Dangerous Words

If you start listening to the words people are using, you may discover that a lot of what we say contains dangerous words. What are those words? Consider words such as:

Absolute, never, ever. But. You! Why? Try. Must, have to, should. Can.

What causes these words to be dangerous? I will give you examples and explanations to make you understand why they work against us. The words “ABSOLUTE, NEVER, and EVER” cut off further discussions and can come across very harsh. They are not opening up for solutions, and they stop creative thinking.

Imagine your boss has just praised you for a job well done. The next word you hear is “BUT”. What does it do to you? It simply deletes all the good things you have just been told. What can we do instead? Replace the word “but” (and words with the same meaning like “however”) with “and”. It works wonders! We often need to tell people that what they are doing is not working or is not the best way to do it. In a course I attended about presentation skills, we all had evaluation straight after the presentation. I still remember one teacher saying: “What you did first was excellent etc., AND may I invite you to make it even better by …..” – It made a lot of difference that “BUT” was replaced with AND.
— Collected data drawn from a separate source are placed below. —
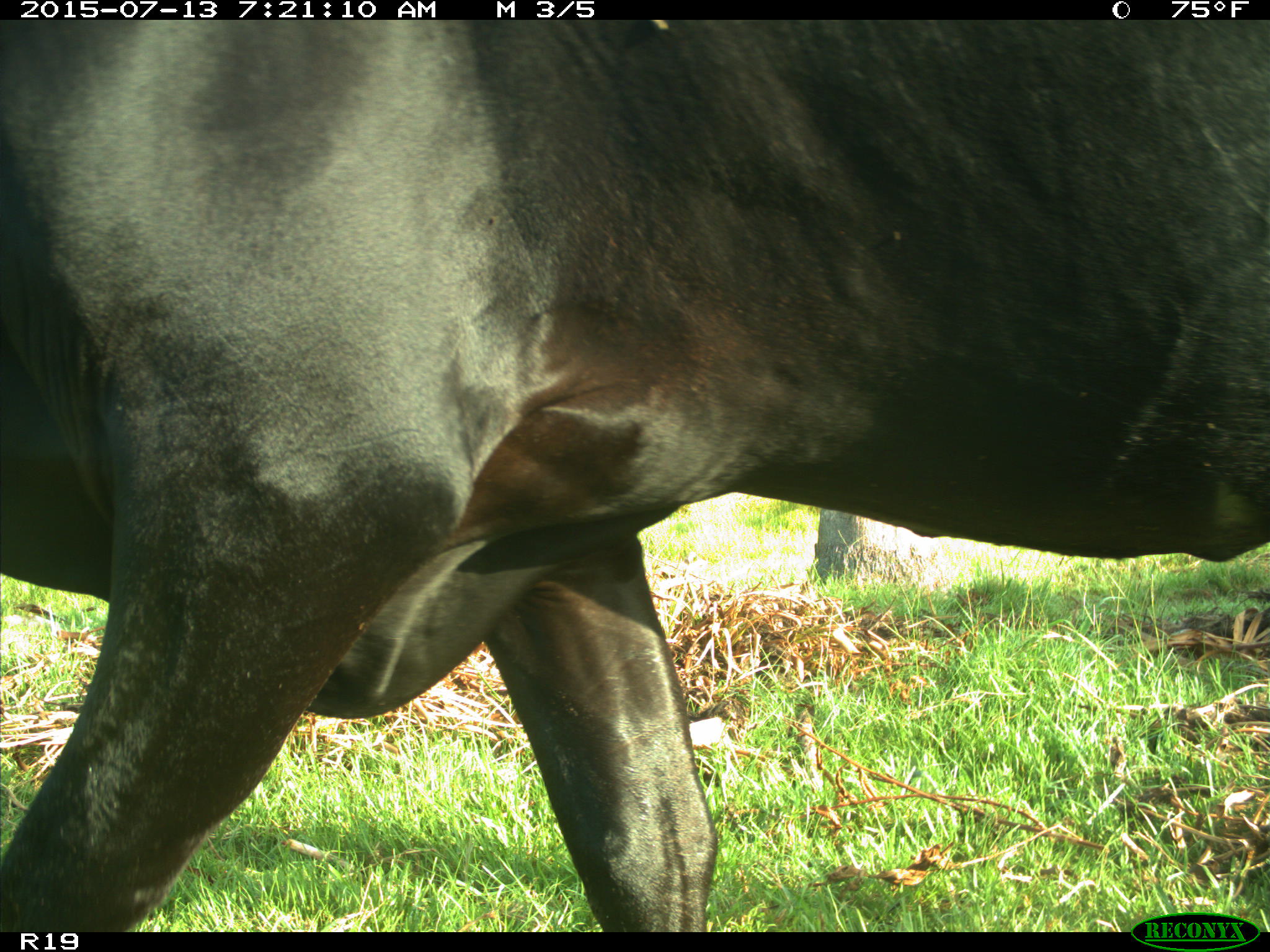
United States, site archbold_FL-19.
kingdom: Animalia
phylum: Chordata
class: Mammalia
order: Artiodactyla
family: Bovidae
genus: Bos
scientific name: Bos taurus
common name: domestic cow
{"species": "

YOU! If you add a pointing finger at a person while saying “YOU!”, it can be felt by the receiving person as a threat. Instead make use of questions like “What happened? What made you react like that?”

WHY? When we use this short word, the receiver may get angry and come up with all sorts of excuses. Instead ask: “Please explain to me …..”

TRY. If you asked me: “Try to lift the pencil on the desk”, I can try and it is still lying there. I really tried, but I did not do it. If you had asked me: “Lift the pencil!” then there is no doubt what action I am asked to perform, and I will do it. When we use the word TRY, it makes us feel that we are going to do something, we are trying, but if it does not succeed (whatever we are TRYING), it gives us an excuse if we fail. Avoid the word TRY, instead DO IT!

MUST, HAVE TO, SHOULD are words that often give the feeling of having to do something that I really don’t want to do. For example, I don’t want to carry out the garbage bin. Instead of giving yourself negative feelings about a task, say to yourself: “I choose to…”. This way, you feel you have the freedom, because you could also NOT do it. We always have a choice, and what we choose will bring about a result.

CAN you help me with this? The answer might be: “Yes, I can”, and nothing happens. If we ask: “Would you help me with this?” we ask for a commitment, and it may produce a far better response.

Listen to the words you are using. Change your dangerous words to safe words that will give you great results and make life easier for you and the person you are talking to.

I am wondering how much you will enjoy your new “choices”!